Laporan Wartawan Tribunnews.com, Fransiskus Adhiyuda
TRIBUNNEWS.COM, JAKARTA - Kepala Pusat Pelaporan dan Analisis Transaksi Keuangan (PPATK) Ivan Yustiavandana mendapati adanya temuan aliran dana lembaga filantropi Aksi Cepat Tanggap (ACT) yang tidak hanya dalam bentuk lembaga tersebut, namun juga melalui individu.
Dia menyebut, pihaknya melakukan pendalaman terkait sosok pemberi aliran dana secara individu yang merupakan anggota ACT ke beberapa negara dan pihak lainnya.
Tak hanya itu, PPATK juga mengindikasi individu tersebut melakukan transaksi ke sejumlah negara-negara yang beresiko tinggi.
Baca juga: ACT Bakal Surati PPATK Terkait 60 Rekeningnya Diblokir di 33 Bank: Ini Amanah Orang untuk Kami
Bahkan, transaksi itu dilakukan sejak dua tahun dengan nominal transaksi mencapai Rp1,7 miliar.

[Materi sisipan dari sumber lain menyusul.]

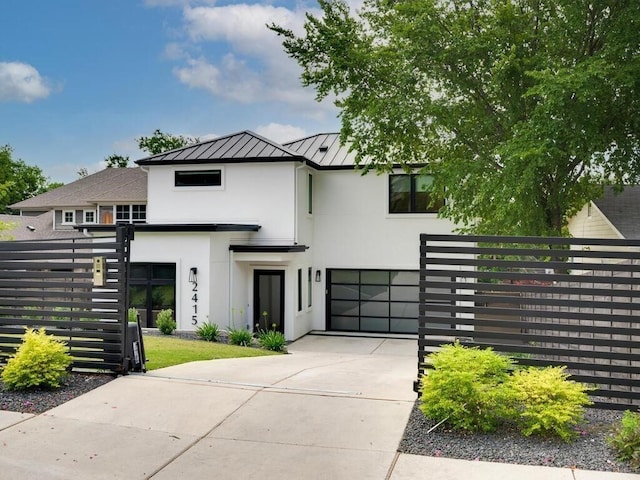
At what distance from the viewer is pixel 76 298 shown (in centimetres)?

"Kemudian ada juga salah satu karyawan yang dilakukan selama periode 2 tahun, mengirim ke negara-negara beresiko tinggi terkait pendanaan terorisme dengan 17 kali transaksi dengan nominal Rp 1,7 miliar, antara Rp 10 juta sampai Rp 552 juta, jadi kita lihat beberapa melakukan sendiri-sendiri ke beberapa negara," kata Ivan saat konferensi pers di Gedung PPATK, Jakarta, Rabu (6/7/2022).
Sementara, Ivan menambahkan, PPATK juga mendapati adanya laporan sejak tahun 2014 sampai 2022, ada 10 negara yang terbesar terkait melakukan transaksi pemasukan maupun keluar terhadap pihak ACT.
Bahkan, PPATK melihat ada lebih dari 2 ribu kali pemasukan dari entitas asing ke yayasan ACT dengan angkanya di atas Rp 64 miliar.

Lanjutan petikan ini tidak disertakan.